Die von mir als Meridianregulation bezeichnete Behandlung heißt im Chinesischen Dao Yin An Qiao und ist die älteste Form der Akupunktur. Sie wird bereits im „Gelben Kaiser“ (eines der wichtigsten Bücher in der Chinesischen Medizin; vollständiger Titel dieses Buches lautet „Der Klassiker des Gelben Kaisers zur Inneren Medizin) erwähnt.

Mit Hilfe der Zungen-, Puls- und Antlitzdiagnose mache ich mir neben der Kenntnis der Beschwerden des Patienten ein Bild über den energetischen Zustand der einzelnen Funktionskreise innerhalb der Fünf Elemente und bestimme darüber, welcher Funktionskreis wie behandelt werden sollte.

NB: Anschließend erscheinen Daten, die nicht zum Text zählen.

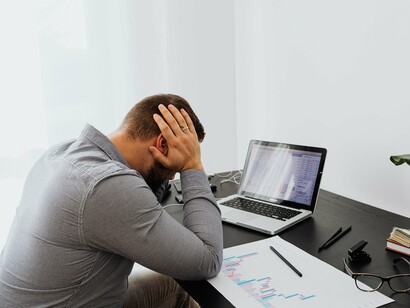 Sentado diante do computador portátil e de documentos com gráficos, o homem segura a cabeça com as mãos, num gesto de preocupação. A cena remete às consequências de escolhas que comprometem o futuro financeiro e profissional, tema presente na crítica do autor às promessas ilusórias e aos riscos de acreditar em discursos sem fundamento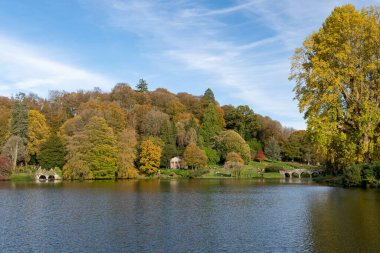 Wiltshire 'daki Stourhead bahçesindeki gölün etrafındaki sonbahar renklerinin görüntüsü.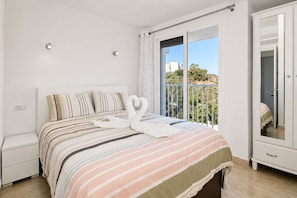 Une chambre Ă coucher avec un lit, une table de chevet, une armoire et un balcon avec vue.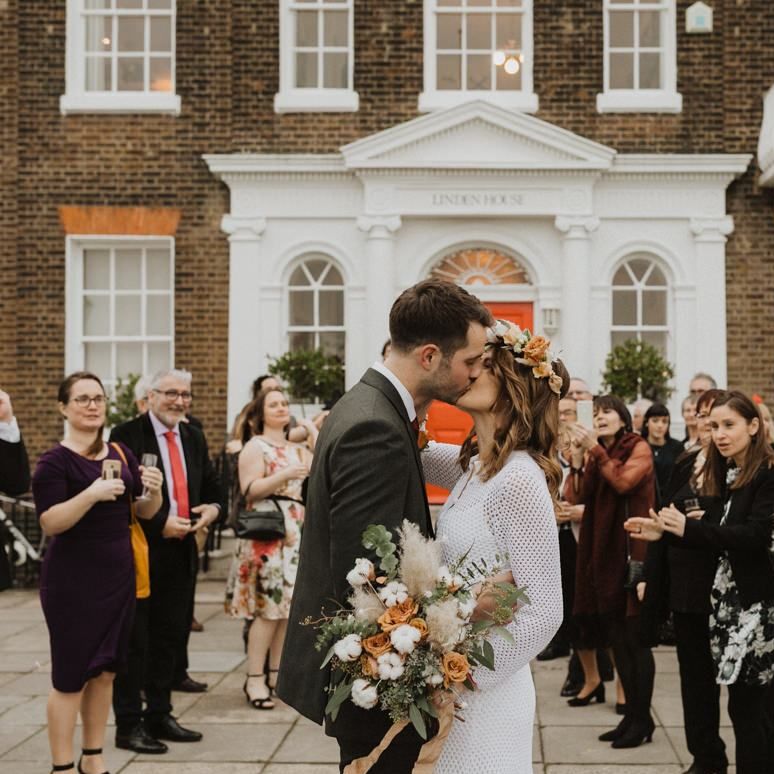 Bride and groom embrace at Linden House ceremony with closest friends and family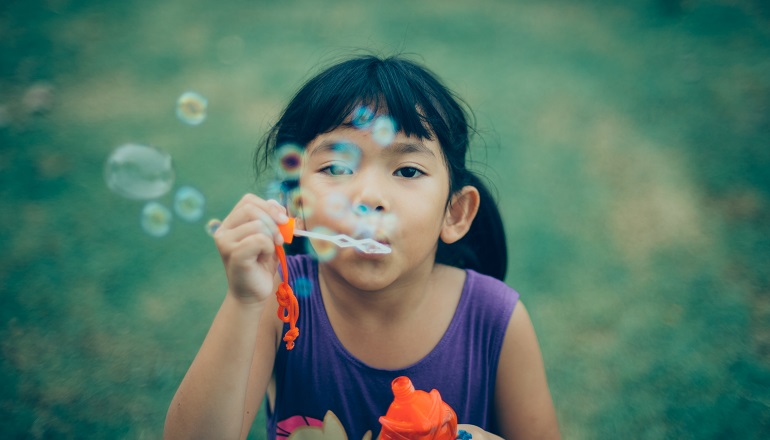 A girl blows bubbles and thinks about transracial families.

Zeigt z.B. der Funktionskreis Leber/Gallenblase zuviel Hitze, dann kann man diese Hitze über bestimmte Akupunkturpunkte ausleiten. Zeigen einzelne Organpaare Schwächezeichen, so muß diesem Funktionskreis Energie zugeleitet werden. Befindet sich sog. Wind im Körper, muß dafür gesorgt werden, dass dieser Wind die Energiebahnen nicht mehr „verstopft“ und das Qi freien Zugang zu den Organen, Geweben, etc. erhält.

Während der Therapie liegt der Patient gemütlich und zugedeckt auf der Behandlungsliege und ich reguliere durch zartes Auflegen meines Fingers auf einen Akupunkturpunkt eine Stunde lang das Fließen des Qi (Dao Yin Ann Qiao heißt wörtlich übersetzt: Mit dem Finger auf dem Punkt liegend, das Qi führen/beherrschen ) und leite darüber Hitze, Kälte oder Wind aus oder reguliere so, dass geschwächte Organe durch Qi-Zufuhr gestärkt werden können. Je nachdem, ob man ausleitend oder Energie zuführend arbeiten muss, werden unterschiedliche Punkte und Qi-Verlaufsrichtungen einbezogen. D.h. Voraussetzung für die Nutzung dieser alten Methode ist die Kenntnis der Chinesischen Medizin und ihrer theoretischen Überlegungen.

Der Patient erhält für zuhause einige Punkte genannt, die er dann selbst halten kann, um die Wirkung der Behandlung in der Praxis zu unterstützen.